« Frères de sang », création de la compagnie Dos à deux

 Artur Ribeiro , André Curti, Présence Pasteur, Avignon off, du 9 au 31 juillet

— Par Michèle Bigot—

 freres_de_sang-2Frères de sang est un spectacle théâtral total dans lequel la pantomime la danse, et plus largement la gestualité, accompagnées et rehaussées par le jeu des lumières, des mouvements des déplacements constituent un système de significations des plus denses.

Sans le secours d’aucune parole, les personnages installent peu à peu tout le jeu des relations complexes qui unissent et divisent les familles.

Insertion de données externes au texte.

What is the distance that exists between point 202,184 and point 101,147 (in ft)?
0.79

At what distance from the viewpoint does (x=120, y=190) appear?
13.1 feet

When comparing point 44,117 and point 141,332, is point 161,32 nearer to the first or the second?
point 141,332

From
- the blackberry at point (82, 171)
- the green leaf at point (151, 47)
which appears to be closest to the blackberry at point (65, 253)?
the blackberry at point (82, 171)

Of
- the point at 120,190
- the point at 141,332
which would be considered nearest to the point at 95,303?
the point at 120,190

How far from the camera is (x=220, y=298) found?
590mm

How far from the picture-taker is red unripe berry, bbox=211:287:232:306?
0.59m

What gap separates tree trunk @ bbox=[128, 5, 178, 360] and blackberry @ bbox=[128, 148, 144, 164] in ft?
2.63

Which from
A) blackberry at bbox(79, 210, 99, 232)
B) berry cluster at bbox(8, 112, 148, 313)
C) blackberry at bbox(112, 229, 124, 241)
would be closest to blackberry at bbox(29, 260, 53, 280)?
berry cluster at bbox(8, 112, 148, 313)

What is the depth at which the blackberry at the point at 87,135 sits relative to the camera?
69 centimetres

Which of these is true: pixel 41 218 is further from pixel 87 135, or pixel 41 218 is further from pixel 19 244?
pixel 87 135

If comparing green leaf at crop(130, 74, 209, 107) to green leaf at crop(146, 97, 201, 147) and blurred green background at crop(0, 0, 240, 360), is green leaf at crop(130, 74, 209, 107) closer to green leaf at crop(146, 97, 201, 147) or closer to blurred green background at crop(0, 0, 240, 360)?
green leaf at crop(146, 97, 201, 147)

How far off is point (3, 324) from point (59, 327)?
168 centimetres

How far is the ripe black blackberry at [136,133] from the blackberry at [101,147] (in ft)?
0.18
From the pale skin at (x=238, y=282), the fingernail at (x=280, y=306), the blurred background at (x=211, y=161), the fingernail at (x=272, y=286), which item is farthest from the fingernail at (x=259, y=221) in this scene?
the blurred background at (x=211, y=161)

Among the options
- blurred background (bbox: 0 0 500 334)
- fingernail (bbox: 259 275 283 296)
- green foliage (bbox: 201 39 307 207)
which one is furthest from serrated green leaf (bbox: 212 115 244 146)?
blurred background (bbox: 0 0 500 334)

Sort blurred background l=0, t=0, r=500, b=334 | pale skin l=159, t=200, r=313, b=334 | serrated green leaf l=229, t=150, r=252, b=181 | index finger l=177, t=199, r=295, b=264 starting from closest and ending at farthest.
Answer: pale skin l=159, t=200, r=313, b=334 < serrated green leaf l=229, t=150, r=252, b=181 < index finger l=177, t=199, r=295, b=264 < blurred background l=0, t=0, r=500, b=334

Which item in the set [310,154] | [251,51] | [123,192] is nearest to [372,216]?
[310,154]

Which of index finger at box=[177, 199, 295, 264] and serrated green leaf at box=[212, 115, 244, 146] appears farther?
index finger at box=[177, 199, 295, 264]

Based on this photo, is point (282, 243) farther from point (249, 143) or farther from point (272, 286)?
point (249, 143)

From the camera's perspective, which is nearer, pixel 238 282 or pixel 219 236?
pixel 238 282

Toute la charge affective qui irrigue la fratrie, dans sa relation orageuse avec la mère est rendue sensible dans une série de scènes archétypiques de la vie familiale. Tout commence avec les retrouvailles des frères : le père vient de mourir, les frères se chargent de la toilette mortuaire.

 

La mort du père autorise alors une plongée dans l’enfance. A partir de ce bond dans le passé, la construction narrative suit le fil chronologique de la vie familiale, la petite enfance, les jeux, les rivalités, les naissances, et tous les accidents de la vie. Le père quitte le foyer, les garçons se retrouvent seuls face à la mère, entre déchirement de la jalousie et complicité contre la figure maternelle aussi aimée que redoutée.

 

Les scènes comiques alternent avec les plus dramatiques voire les plus pathétiques. L’émotion est toujours intense ; elle est palpable dans le silence tendu des spectateurs. L’ambiance est lourde, chargée par les jeux d’ombre. Le noir s’impose largement dans les éclairages, tous les modes de rotation règlent le mouvement, le silence est pesant, parfois brisé par les bruits grinçants des jeux et des bagarres entre frères. Car entre frères, même la tendresse est brutale, tant dans la rivalité que dans les cajoleries maladroites qu’ils dispensent à leur mère. Et la mère semble perdue dans ce tourbillon émotionnel, marionnette désarticulée, fantoche tiraillé entre sa vie de femme et le devoir maternel, dépassée par tout ce débordement affectif qu’elle ne peut endiguer.

 

Par un effet de clôture des plus attendus, le drame se termine comme il avait commencé , mais par inversion des événements de retrouvaille/séparation des frères, s’éloignant définitivement dans l’ombre de l’oubli.

 

Au total un spectacle d’une intense émotion, qui touche chacun dans le plus sensible de son histoire personnelle.